Publication details for Dr Fabian WadsworthKennedy, Ben M., Wadsworth, Fabian B., Vasseur, Jérémie, Ian Schipper, C., Mark Jellinek, A., von Aulock, Felix W., Hess, Kai-Uwe, Kelly Russell, J., Lavallée, Yan, Nichols, Alexander R.L. & Dingwell, Donald B. (2016). Surface tension driven processes densify and retain permeability in magma and lava. Earth and Planetary Science Letters 433: 116-124.
- Publication type: Journal Article
- ISSN/ISBN: 0012-821X (print)
- DOI: 10.1016/j.epsl.2015.10.031
- Further publication details on publisher web site
Author(s) from Durham
We offer new insights into how an explosive eruption can transition into an effusive eruption. Magma containing >0.2 wt% dissolved water has the potential to vesiculate to a porosity in excess of 80 vol.% at atmospheric pressure. Thus all magmas contain volatiles at depth sufficient to form foams and explosively fragment. Yet gas is often lost passively and effusive eruptions ensue.
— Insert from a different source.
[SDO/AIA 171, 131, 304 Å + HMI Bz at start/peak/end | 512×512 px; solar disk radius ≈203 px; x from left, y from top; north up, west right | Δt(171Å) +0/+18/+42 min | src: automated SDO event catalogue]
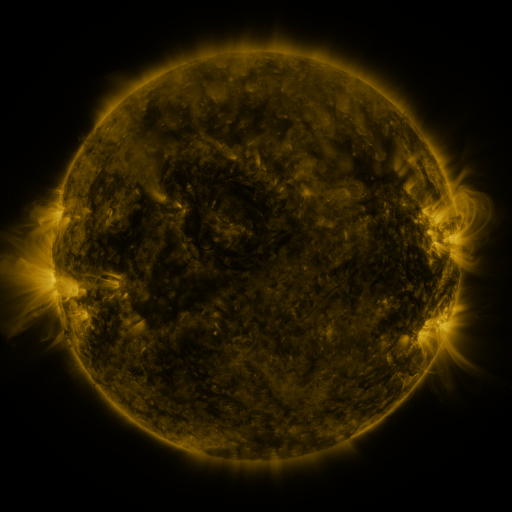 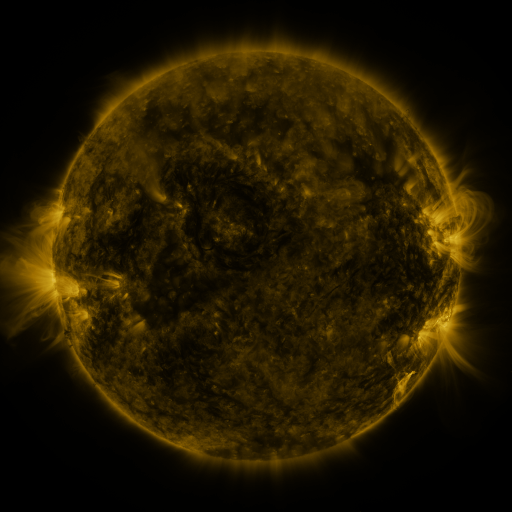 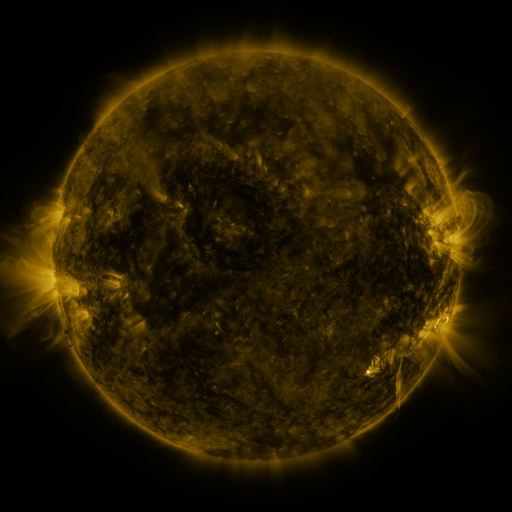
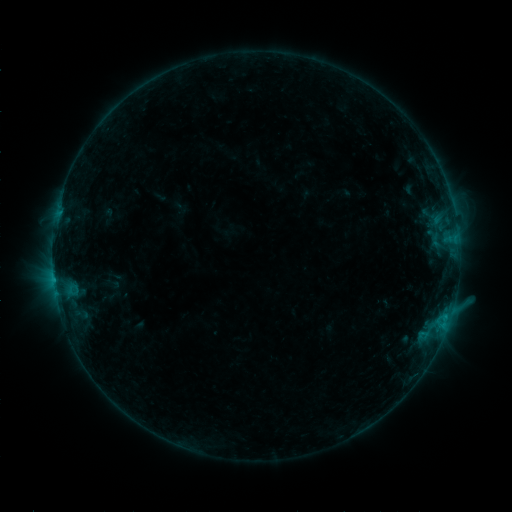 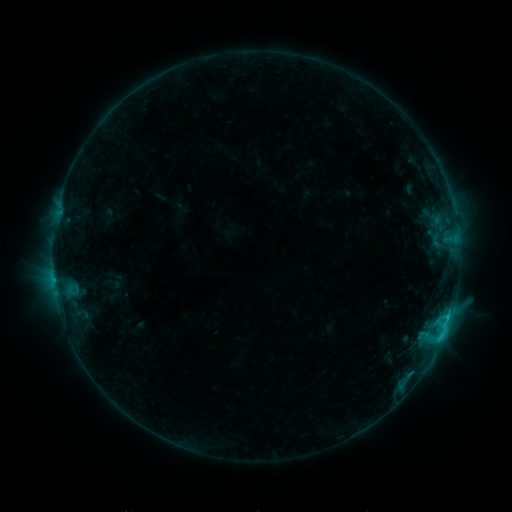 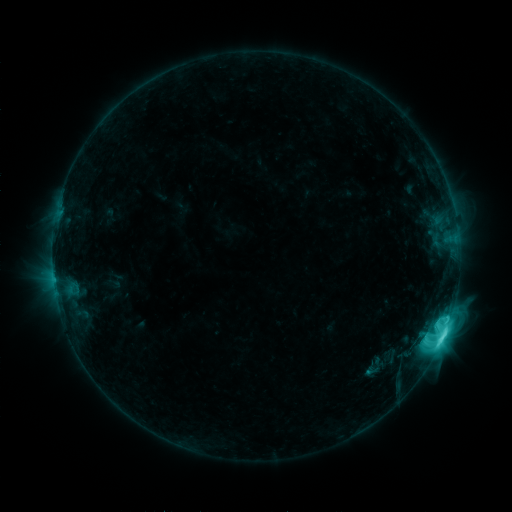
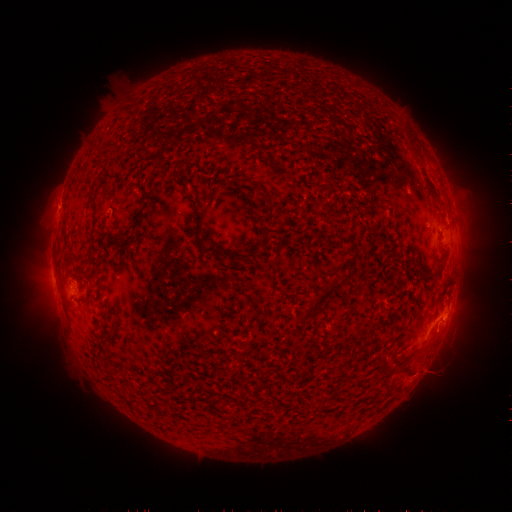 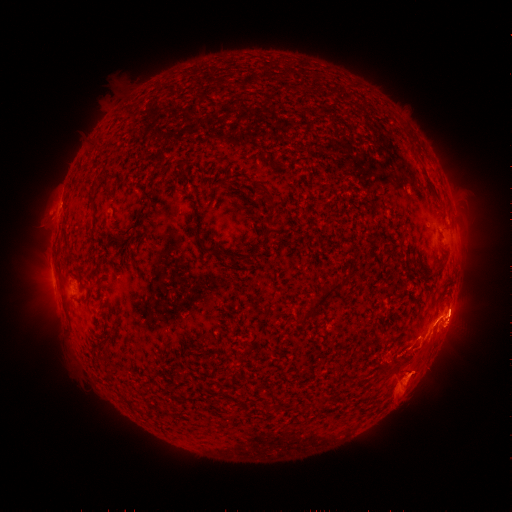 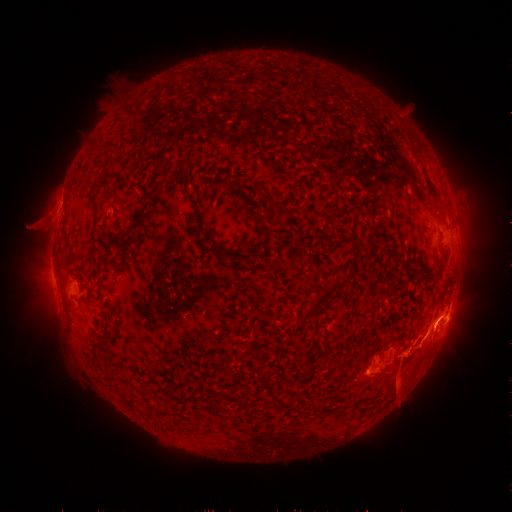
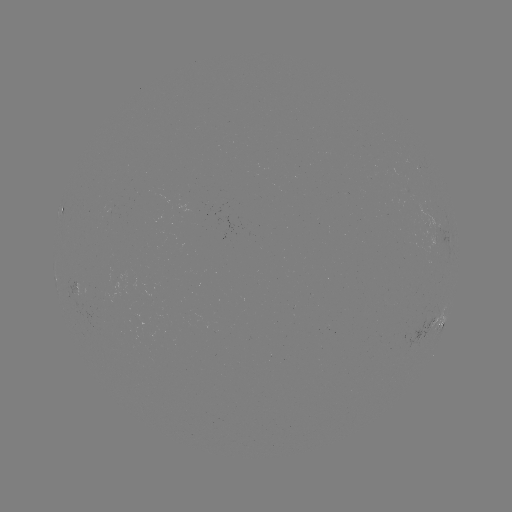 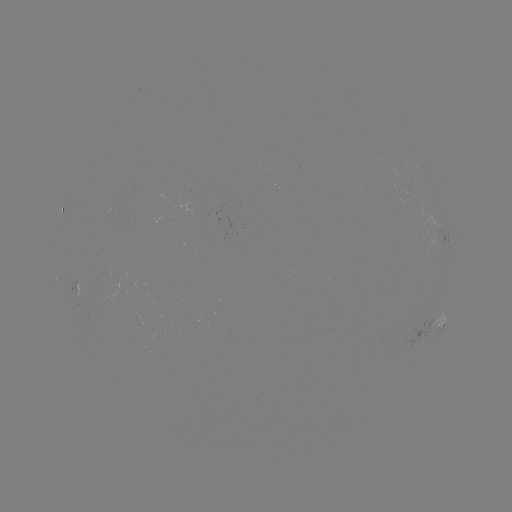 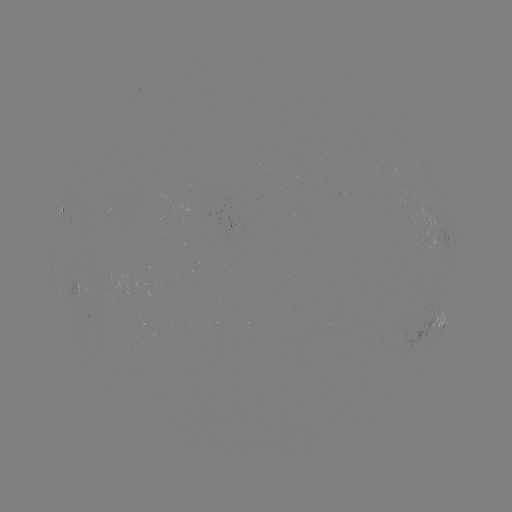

Magmatic foams are permeable and understanding permeability in magma is crucial for models that predict eruptive style. Permeability also governs magma compaction models. Those models generally imply that a reduction in magma porosity and permeability generates an increased propensity for explosivity.
Here, our experimental results show that surface tension stresses drive densification without creating an impermeable ‘plug’, offering an additional explanation of why dense magmas can avoid explosive eruption. In both an open furnace and a closed autoclave, we subject pumice samples with initial porosity of ∼70 vol.% to a range of isostatic pressures (0.1–11 MPa) and temperatures (350–950 °C) relevant to shallow volcanic environments. Our experimental data and models constrain the viscosity, permeability, timescales, and length scales over which densification by pore-scale surface tension stresses competes with density-driven compaction. Where surface tension dominates the dynamics, densification halts at a plateau connected porosity of ∼25 vol.% for our samples. SEM, pycnometry and micro-tomography show that in this process (1) microporous networks are destroyed, (2) the relative pore network surface area decreases, and (3) a remaining crystal framework enhances the longevity of macro-pore connectivity and permeability critical for sustained outgassing. We propose that these observations are a consequence of a surface tension-driven retraction of viscous pore walls at areas of high bubble curvature (micro-vesicular network terminations), and that this process drives bulk densification and permits continued outgassing. We propose a regime diagram of the relative dominance of surface tension and gravitational compaction that illustrates the interplay between viscosity, permeability, lengthscale and timescale. We contend that surface tension-driven magma densification is an as-yet overlooked phenomenon that extends our volcanological, geothermal and hydrothermal knowledge of how gas can escape densifying volcanic plugs and why dense lavas remain permeable.